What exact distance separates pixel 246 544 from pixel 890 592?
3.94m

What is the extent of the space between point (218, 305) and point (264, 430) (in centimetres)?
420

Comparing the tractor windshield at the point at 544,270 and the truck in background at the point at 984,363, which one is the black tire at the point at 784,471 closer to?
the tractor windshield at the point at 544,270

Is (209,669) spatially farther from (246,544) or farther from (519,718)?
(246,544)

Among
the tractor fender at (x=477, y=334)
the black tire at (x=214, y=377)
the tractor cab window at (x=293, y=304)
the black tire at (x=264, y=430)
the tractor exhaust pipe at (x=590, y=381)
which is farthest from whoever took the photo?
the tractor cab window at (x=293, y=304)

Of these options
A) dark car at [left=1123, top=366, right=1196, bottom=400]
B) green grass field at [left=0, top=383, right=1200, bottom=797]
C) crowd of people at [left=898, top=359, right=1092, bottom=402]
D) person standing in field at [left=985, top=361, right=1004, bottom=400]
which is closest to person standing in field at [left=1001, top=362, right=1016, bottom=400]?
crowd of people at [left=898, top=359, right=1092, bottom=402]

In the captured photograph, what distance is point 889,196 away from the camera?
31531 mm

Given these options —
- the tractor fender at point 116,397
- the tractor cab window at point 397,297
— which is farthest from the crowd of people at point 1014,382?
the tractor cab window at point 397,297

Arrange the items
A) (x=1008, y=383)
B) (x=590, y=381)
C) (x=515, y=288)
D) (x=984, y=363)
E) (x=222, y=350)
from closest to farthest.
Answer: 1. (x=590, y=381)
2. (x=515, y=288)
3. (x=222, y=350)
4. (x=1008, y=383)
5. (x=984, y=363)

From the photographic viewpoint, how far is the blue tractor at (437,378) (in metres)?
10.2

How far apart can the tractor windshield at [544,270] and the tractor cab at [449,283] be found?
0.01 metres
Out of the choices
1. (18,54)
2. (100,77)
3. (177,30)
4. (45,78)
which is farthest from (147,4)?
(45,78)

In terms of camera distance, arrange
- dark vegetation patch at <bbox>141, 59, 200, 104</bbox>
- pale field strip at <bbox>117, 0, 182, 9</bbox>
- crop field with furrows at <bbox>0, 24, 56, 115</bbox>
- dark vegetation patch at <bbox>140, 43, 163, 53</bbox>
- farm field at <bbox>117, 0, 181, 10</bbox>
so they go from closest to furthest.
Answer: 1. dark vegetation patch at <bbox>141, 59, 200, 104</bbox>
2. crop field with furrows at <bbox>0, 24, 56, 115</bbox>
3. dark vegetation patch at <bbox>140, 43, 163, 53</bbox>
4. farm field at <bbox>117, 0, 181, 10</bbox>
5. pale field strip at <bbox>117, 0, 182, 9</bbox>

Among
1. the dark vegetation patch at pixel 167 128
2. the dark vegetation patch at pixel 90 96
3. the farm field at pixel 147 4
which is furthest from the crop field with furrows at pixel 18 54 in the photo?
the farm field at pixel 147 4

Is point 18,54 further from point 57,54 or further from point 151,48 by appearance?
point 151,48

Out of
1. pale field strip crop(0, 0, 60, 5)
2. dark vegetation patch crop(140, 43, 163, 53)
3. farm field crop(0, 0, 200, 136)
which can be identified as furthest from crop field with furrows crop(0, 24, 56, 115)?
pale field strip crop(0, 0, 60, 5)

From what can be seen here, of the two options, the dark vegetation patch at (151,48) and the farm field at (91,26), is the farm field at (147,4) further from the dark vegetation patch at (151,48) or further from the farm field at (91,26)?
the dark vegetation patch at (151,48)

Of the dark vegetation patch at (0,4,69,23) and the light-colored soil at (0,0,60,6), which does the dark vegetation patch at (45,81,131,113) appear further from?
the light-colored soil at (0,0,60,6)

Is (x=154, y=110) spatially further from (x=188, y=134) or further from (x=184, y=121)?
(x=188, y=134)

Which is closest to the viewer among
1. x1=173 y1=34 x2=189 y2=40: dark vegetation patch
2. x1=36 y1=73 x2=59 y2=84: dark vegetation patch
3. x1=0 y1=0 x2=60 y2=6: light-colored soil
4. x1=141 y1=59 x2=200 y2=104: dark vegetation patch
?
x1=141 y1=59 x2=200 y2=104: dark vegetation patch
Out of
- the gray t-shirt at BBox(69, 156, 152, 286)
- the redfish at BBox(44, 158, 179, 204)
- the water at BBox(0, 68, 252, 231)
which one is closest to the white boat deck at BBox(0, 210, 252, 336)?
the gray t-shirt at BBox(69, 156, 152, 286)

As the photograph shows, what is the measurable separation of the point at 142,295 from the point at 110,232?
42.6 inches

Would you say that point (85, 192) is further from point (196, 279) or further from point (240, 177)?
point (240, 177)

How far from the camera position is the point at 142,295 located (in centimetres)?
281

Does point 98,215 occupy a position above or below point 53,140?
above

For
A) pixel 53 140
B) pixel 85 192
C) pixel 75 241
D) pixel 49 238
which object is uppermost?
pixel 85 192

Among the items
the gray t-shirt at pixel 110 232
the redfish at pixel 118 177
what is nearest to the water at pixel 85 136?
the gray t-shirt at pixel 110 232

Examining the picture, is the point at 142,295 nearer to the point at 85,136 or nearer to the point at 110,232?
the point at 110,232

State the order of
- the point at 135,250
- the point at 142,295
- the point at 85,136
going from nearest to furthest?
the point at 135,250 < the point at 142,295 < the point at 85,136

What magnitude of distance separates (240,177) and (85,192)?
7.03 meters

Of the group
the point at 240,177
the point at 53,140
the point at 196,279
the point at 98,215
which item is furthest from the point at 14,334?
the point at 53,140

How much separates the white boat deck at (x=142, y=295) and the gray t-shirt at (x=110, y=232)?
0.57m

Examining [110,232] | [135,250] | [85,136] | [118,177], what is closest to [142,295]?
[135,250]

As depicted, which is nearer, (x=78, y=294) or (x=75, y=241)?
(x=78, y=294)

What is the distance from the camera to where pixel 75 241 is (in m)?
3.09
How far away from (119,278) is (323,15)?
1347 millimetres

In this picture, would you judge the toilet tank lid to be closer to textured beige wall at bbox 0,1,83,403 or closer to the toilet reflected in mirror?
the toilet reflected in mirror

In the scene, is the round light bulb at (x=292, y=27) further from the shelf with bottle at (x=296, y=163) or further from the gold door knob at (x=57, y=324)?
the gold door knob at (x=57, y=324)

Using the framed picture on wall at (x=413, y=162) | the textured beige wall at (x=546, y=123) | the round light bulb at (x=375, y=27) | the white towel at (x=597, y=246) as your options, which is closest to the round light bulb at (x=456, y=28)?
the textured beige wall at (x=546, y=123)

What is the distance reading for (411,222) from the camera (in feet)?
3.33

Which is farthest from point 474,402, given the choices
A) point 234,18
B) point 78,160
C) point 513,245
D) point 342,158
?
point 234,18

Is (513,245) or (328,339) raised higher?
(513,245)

Goal: Update the listing above by replacing every "black tire" with "dark tire" and leaving all other text unchanged.

The reply:
What exact distance separates pixel 246 544 from pixel 890 592?
3.94m

What is the extent of the space between point (218, 305) and point (264, 430) (in centimetres)?
420

Comparing the tractor windshield at the point at 544,270 and the truck in background at the point at 984,363, which one is the dark tire at the point at 784,471 closer to?
the tractor windshield at the point at 544,270

Is (209,669) spatially farther from (246,544) or farther from (519,718)?
(246,544)

Among
the tractor fender at (x=477, y=334)
the dark tire at (x=214, y=377)
the tractor cab window at (x=293, y=304)
the dark tire at (x=264, y=430)
the tractor exhaust pipe at (x=590, y=381)
which is farthest from whoever took the photo?
the tractor cab window at (x=293, y=304)

Of these options
A) dark car at [left=1123, top=366, right=1196, bottom=400]
B) green grass field at [left=0, top=383, right=1200, bottom=797]
C) crowd of people at [left=898, top=359, right=1092, bottom=402]
D) person standing in field at [left=985, top=361, right=1004, bottom=400]
which is closest to person standing in field at [left=1001, top=362, right=1016, bottom=400]?
crowd of people at [left=898, top=359, right=1092, bottom=402]

In the captured photograph, what distance is point 889,196 away from the camera?
31531 mm

Given these options —
- the tractor fender at point 116,397
- the tractor cab window at point 397,297
— which is farthest from the crowd of people at point 1014,382?
the tractor cab window at point 397,297

Arrange the items
A) (x=1008, y=383)
B) (x=590, y=381)
C) (x=515, y=288)
D) (x=984, y=363)
E) (x=222, y=350)
from closest to farthest.
Answer: 1. (x=590, y=381)
2. (x=515, y=288)
3. (x=222, y=350)
4. (x=1008, y=383)
5. (x=984, y=363)

From the photographic viewpoint, how far is the blue tractor at (437,378) (in metres)?
10.2

How far apart can the tractor windshield at [544,270] and the tractor cab at [449,283] be found?
0.01 metres
Out of the choices
1. (18,54)
2. (100,77)
3. (177,30)
4. (45,78)
which is farthest from (147,4)?
(45,78)

In terms of camera distance, arrange
- dark vegetation patch at <bbox>141, 59, 200, 104</bbox>
- pale field strip at <bbox>117, 0, 182, 9</bbox>
- crop field with furrows at <bbox>0, 24, 56, 115</bbox>
- dark vegetation patch at <bbox>140, 43, 163, 53</bbox>
- farm field at <bbox>117, 0, 181, 10</bbox>
so they go from closest to furthest.
Answer: 1. dark vegetation patch at <bbox>141, 59, 200, 104</bbox>
2. crop field with furrows at <bbox>0, 24, 56, 115</bbox>
3. dark vegetation patch at <bbox>140, 43, 163, 53</bbox>
4. farm field at <bbox>117, 0, 181, 10</bbox>
5. pale field strip at <bbox>117, 0, 182, 9</bbox>

Among
1. the dark vegetation patch at pixel 167 128
2. the dark vegetation patch at pixel 90 96
3. the farm field at pixel 147 4
which is furthest from the crop field with furrows at pixel 18 54 in the photo?
the farm field at pixel 147 4

Is point 18,54 further from point 57,54 or further from point 151,48 by appearance?
point 151,48

Out of
1. pale field strip crop(0, 0, 60, 5)
2. dark vegetation patch crop(140, 43, 163, 53)
3. farm field crop(0, 0, 200, 136)
which can be identified as furthest from crop field with furrows crop(0, 24, 56, 115)?
pale field strip crop(0, 0, 60, 5)

From what can be seen here, of the two options, the dark vegetation patch at (151,48) and the farm field at (91,26), is the farm field at (147,4) further from the dark vegetation patch at (151,48) or further from the farm field at (91,26)?
the dark vegetation patch at (151,48)

Of the dark vegetation patch at (0,4,69,23) and the light-colored soil at (0,0,60,6), which does the dark vegetation patch at (45,81,131,113) appear further from?
the light-colored soil at (0,0,60,6)

Is (x=154, y=110) spatially further from (x=188, y=134) or further from (x=184, y=121)?
(x=188, y=134)

Which is closest to the viewer among
1. x1=173 y1=34 x2=189 y2=40: dark vegetation patch
2. x1=36 y1=73 x2=59 y2=84: dark vegetation patch
3. x1=0 y1=0 x2=60 y2=6: light-colored soil
4. x1=141 y1=59 x2=200 y2=104: dark vegetation patch
?
x1=141 y1=59 x2=200 y2=104: dark vegetation patch
Out of
- the gray t-shirt at BBox(69, 156, 152, 286)
- the redfish at BBox(44, 158, 179, 204)
- the water at BBox(0, 68, 252, 231)
which one is closest to the white boat deck at BBox(0, 210, 252, 336)?
the gray t-shirt at BBox(69, 156, 152, 286)

As the photograph shows, what is the measurable separation of the point at 142,295 from the point at 110,232?
42.6 inches

Would you say that point (85, 192) is further from point (196, 279) or further from point (240, 177)?
point (240, 177)

How far from the camera position is the point at 142,295 located (in centimetres)?
281

Does point 98,215 occupy a position above or below point 53,140?
above

For
A) pixel 53 140
B) pixel 85 192
C) pixel 75 241
D) pixel 49 238
which object is uppermost?
pixel 85 192

Among the items
the gray t-shirt at pixel 110 232
the redfish at pixel 118 177
what is nearest to the water at pixel 85 136?
the gray t-shirt at pixel 110 232

Examining the picture, is the point at 142,295 nearer to the point at 85,136 or nearer to the point at 110,232?
the point at 110,232

State the order of
- the point at 135,250
- the point at 142,295
- the point at 85,136
going from nearest to furthest?
the point at 135,250 < the point at 142,295 < the point at 85,136

What magnitude of distance separates (240,177) and (85,192)?
7.03 meters

Of the group
the point at 240,177
the point at 53,140
the point at 196,279
the point at 98,215
which item is furthest from the point at 14,334?
the point at 53,140

How much separates the white boat deck at (x=142, y=295) and the gray t-shirt at (x=110, y=232)?
0.57m

Examining [110,232] | [135,250] | [85,136] | [118,177], what is closest to [142,295]?
[135,250]

As depicted, which is nearer, (x=78, y=294) or (x=75, y=241)?
(x=78, y=294)

What is the distance from the camera to where pixel 75 241 is (in m)?
3.09
How far away from (119,278) is (323,15)?
1347 millimetres

In this picture, would you judge the toilet tank lid to be closer to textured beige wall at bbox 0,1,83,403 or closer to the toilet reflected in mirror?
the toilet reflected in mirror

In the scene, is the round light bulb at (x=292, y=27) further from the shelf with bottle at (x=296, y=163) or further from the gold door knob at (x=57, y=324)?
the gold door knob at (x=57, y=324)

Using the framed picture on wall at (x=413, y=162) | the textured beige wall at (x=546, y=123) | the round light bulb at (x=375, y=27) | the white towel at (x=597, y=246) as your options, which is closest to the round light bulb at (x=456, y=28)?
the textured beige wall at (x=546, y=123)

What is the distance reading for (411,222) from the camera (in feet)?
3.33

Which is farthest from point 474,402, given the choices
A) point 234,18
B) point 78,160
C) point 513,245
D) point 342,158
?
point 234,18

Is (513,245) or (328,339) raised higher?
(513,245)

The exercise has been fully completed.